The Husseins' contrary arguments are not persuasive. The Husseins argue that this conclusion is not within this court's jurisdiction because it requires a re-evaluation of the factual issues of whether Klag ordered the removal of the asphalt and whether this action denied the Husseins notice and an opportunity to be heard. The Husseins are correct that, in a qualified immunity appeal, "if `the defendant disputes the plaintiffs version of the story, the defendant must nonetheless be willing to concede the most favorable view of the facts to the plaintiff for purposes of the appeal.'" Moldowan v. City of Warren, 578 F.3d 351, 370 (6th Cir. 2009) (quoting Berryman v. Rieger, 150 F.3d 561, 563 (6th Cir. 1998)). Similarly, a defendant "may not appeal a district court's [interlocutory order denying a claim of qualified immunity] insofar as that order determines whether or not the pretrial record sets forth a `genuine' issue of fact for trial." Johnson v. Jones, 515 U.S. 304, 319-20, 115 S.Ct. 2151, 132 L.Ed.2d 238 (1995). But our conclusion relies upon precisely the same factual basis as the district court on this point: Baird's affidavit. The district court concluded that Klag's threat (the factual basis) constituted a state actor depriving the Husseins of their property without due process (a legal conclusion). Considering the same factual basis, we determine that no deprivation without due process occurred.
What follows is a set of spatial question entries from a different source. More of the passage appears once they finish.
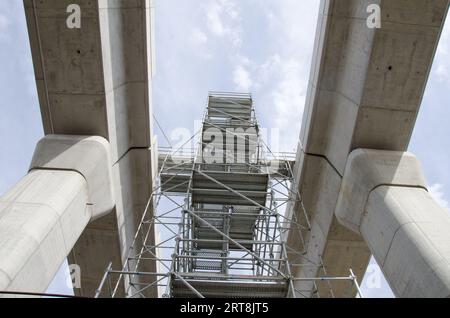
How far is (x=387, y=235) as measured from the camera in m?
8.02

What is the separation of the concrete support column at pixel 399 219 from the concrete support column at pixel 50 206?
19.0 feet

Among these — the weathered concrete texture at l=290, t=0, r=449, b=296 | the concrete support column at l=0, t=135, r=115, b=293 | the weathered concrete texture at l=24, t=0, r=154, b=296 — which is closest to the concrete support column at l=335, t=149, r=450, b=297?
the weathered concrete texture at l=290, t=0, r=449, b=296

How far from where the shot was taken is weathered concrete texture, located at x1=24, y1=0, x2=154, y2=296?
854 cm

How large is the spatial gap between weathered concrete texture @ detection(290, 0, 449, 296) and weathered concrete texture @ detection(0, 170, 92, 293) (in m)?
6.26

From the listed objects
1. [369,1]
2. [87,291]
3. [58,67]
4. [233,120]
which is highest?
[369,1]

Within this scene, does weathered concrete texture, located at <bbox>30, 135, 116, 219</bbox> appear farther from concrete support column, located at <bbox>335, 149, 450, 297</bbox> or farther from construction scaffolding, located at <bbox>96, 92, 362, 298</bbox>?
concrete support column, located at <bbox>335, 149, 450, 297</bbox>

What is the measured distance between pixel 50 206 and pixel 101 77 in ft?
10.1

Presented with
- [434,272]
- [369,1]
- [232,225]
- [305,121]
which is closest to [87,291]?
[232,225]

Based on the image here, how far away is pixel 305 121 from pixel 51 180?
279 inches

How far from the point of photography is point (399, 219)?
775cm

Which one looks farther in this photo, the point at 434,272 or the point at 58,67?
the point at 58,67

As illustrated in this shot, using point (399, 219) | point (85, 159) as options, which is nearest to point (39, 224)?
point (85, 159)

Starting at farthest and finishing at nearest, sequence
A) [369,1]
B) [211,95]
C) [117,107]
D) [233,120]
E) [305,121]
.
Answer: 1. [211,95]
2. [233,120]
3. [305,121]
4. [117,107]
5. [369,1]
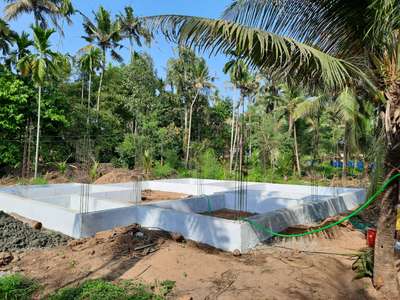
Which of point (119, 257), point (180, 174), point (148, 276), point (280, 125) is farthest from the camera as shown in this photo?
point (280, 125)

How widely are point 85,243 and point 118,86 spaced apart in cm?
1566

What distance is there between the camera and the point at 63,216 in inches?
229

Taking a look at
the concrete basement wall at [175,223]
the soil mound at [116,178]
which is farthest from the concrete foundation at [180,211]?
the soil mound at [116,178]

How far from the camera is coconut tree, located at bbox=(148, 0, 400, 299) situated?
105 inches

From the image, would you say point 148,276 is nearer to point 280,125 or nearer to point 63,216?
point 63,216

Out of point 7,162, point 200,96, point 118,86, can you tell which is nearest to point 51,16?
point 118,86

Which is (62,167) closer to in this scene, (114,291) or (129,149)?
(129,149)

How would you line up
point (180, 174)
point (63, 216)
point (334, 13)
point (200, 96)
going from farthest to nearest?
point (200, 96) < point (180, 174) < point (63, 216) < point (334, 13)

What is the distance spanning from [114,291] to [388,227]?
2808mm

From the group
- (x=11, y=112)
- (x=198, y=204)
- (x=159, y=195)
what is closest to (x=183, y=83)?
(x=11, y=112)

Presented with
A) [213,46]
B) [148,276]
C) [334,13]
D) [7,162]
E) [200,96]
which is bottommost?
[148,276]

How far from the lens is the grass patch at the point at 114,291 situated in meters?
3.01

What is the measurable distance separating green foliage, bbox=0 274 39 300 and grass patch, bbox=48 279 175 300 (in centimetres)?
32

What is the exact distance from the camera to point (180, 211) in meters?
5.64
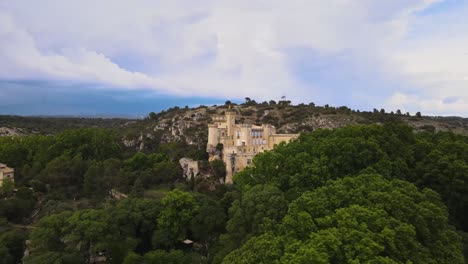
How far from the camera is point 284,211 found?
72.3 feet

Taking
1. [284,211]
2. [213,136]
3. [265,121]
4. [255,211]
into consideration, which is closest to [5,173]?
[213,136]

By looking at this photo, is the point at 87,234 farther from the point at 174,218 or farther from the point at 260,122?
the point at 260,122

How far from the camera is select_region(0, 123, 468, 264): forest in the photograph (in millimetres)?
15383

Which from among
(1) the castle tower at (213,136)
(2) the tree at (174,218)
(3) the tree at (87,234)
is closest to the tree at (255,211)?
(2) the tree at (174,218)

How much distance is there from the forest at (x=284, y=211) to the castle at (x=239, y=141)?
21.7 ft

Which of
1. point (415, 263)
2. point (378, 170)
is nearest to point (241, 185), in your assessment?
point (378, 170)

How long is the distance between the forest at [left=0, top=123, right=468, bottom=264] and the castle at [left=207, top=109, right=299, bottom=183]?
6.62 metres

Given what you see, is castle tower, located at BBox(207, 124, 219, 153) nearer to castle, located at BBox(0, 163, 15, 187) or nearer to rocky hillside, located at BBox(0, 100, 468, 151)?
rocky hillside, located at BBox(0, 100, 468, 151)

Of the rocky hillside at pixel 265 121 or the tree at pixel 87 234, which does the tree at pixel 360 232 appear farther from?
the rocky hillside at pixel 265 121

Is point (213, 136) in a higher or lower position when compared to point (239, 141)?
higher

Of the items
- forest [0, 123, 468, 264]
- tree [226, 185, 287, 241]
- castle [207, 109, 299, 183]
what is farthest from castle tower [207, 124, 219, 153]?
tree [226, 185, 287, 241]

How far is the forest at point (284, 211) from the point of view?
50.5 ft

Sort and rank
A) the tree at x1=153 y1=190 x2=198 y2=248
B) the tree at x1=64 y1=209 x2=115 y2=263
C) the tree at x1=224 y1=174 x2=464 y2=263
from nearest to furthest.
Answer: the tree at x1=224 y1=174 x2=464 y2=263 < the tree at x1=64 y1=209 x2=115 y2=263 < the tree at x1=153 y1=190 x2=198 y2=248

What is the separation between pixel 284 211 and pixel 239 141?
34.3m
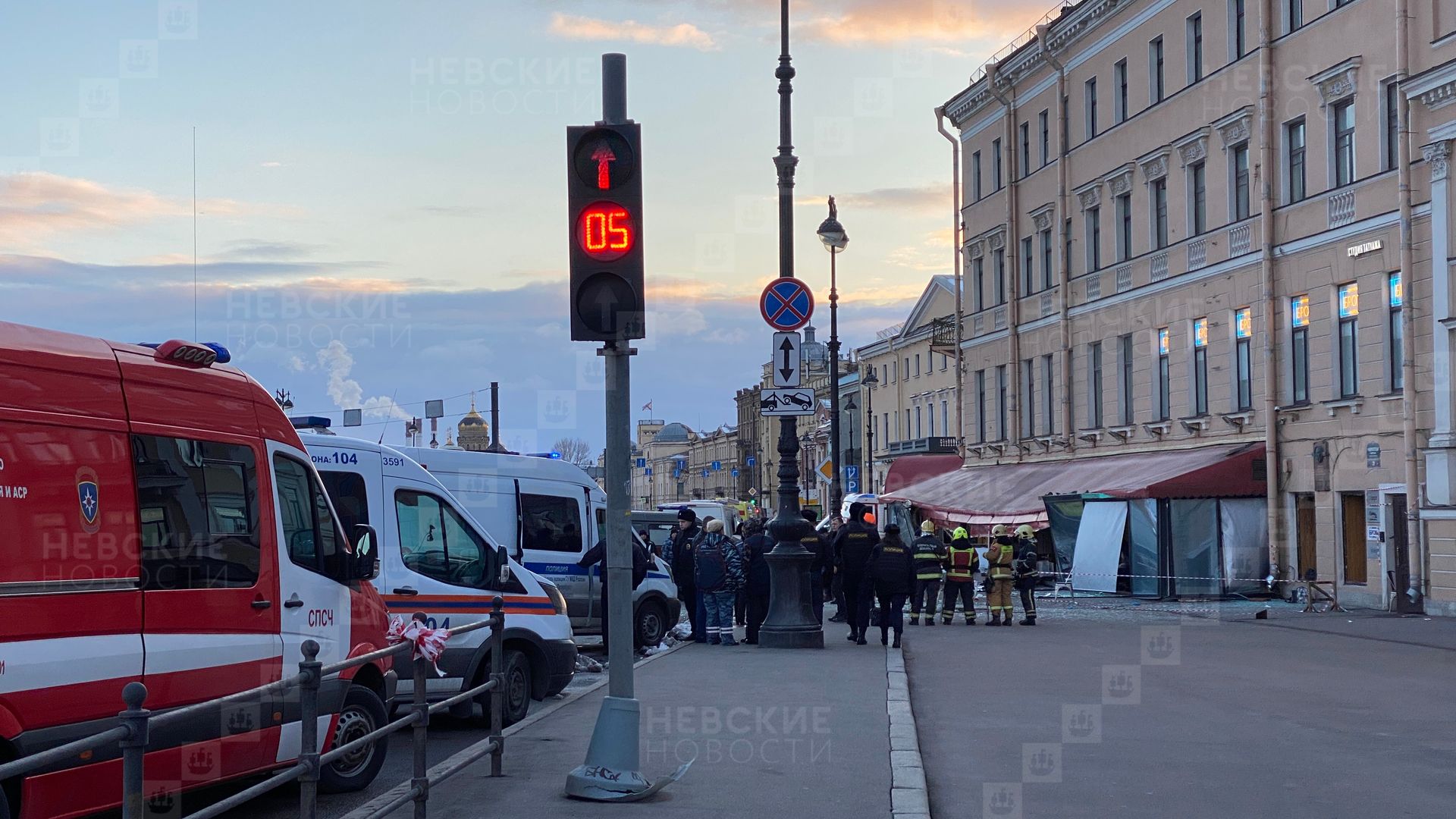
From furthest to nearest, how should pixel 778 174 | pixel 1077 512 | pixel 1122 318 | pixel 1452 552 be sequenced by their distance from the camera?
pixel 1122 318 < pixel 1077 512 < pixel 1452 552 < pixel 778 174

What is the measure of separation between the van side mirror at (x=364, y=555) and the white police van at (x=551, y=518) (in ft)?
29.3

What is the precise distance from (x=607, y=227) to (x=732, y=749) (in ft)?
13.1

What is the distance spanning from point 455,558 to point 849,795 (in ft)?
16.7

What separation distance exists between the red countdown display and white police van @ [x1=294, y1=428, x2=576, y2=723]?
4.61 meters

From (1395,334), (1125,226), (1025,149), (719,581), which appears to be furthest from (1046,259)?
(719,581)

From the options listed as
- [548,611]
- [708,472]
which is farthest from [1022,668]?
[708,472]

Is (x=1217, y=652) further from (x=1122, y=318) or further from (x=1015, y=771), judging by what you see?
(x=1122, y=318)

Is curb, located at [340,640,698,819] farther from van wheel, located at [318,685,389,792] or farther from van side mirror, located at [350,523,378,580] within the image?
van side mirror, located at [350,523,378,580]

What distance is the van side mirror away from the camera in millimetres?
9375

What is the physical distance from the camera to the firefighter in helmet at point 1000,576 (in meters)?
25.5

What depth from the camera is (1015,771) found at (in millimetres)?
10320

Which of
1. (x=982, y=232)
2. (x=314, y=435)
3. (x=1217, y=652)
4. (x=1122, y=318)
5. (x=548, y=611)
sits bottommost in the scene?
(x=1217, y=652)

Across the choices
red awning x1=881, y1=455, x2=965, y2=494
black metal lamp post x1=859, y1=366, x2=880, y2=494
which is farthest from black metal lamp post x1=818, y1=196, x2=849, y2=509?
black metal lamp post x1=859, y1=366, x2=880, y2=494

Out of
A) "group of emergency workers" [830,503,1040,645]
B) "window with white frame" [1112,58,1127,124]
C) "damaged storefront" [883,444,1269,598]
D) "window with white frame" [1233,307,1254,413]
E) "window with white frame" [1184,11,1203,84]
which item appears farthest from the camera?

The defendants also did not violate the Husseins' substantive due process rights. Even if the Husseins could demonstrate that the defendants' actions in this case were arbitrary and capricious, "the interests protected by substantive due process are of course much narrower than those protected by procedural due process." Bell v. Ohio State Univ., 351 F.3d 240, 249-50 (6th Cir. 2003). Not all arbitrary and capricious state action amounts to a violation of substantive due process; "otherwise judicial review for compliance with substantive due process would become the equivalent of a typical state or federal Administrative Procedure Act." Id. at 251. Interests protected by substantive due process "include those protected by specific constitutional guarantees, . . . freedom from government actions that shock the conscience, and certain interests that the Supreme Court has found so rooted in the traditions and conscience of our people as to be fundamental." Id. at 250 (internal quotation marks omitted) (citations omitted). The asphalt driveway incident did not implicate specific constitutional guarantees, denial of a driveway does not shock the conscience, and an asphalt driveway is not an interest so rooted in the traditions and conscience of our people as to be fundamental. Thus, the defendants did not violate the Husseins' substantive due process rights.
For these reasons, we reverse the judgment of the district court and remand the case for further proceedings consistent with this opinion.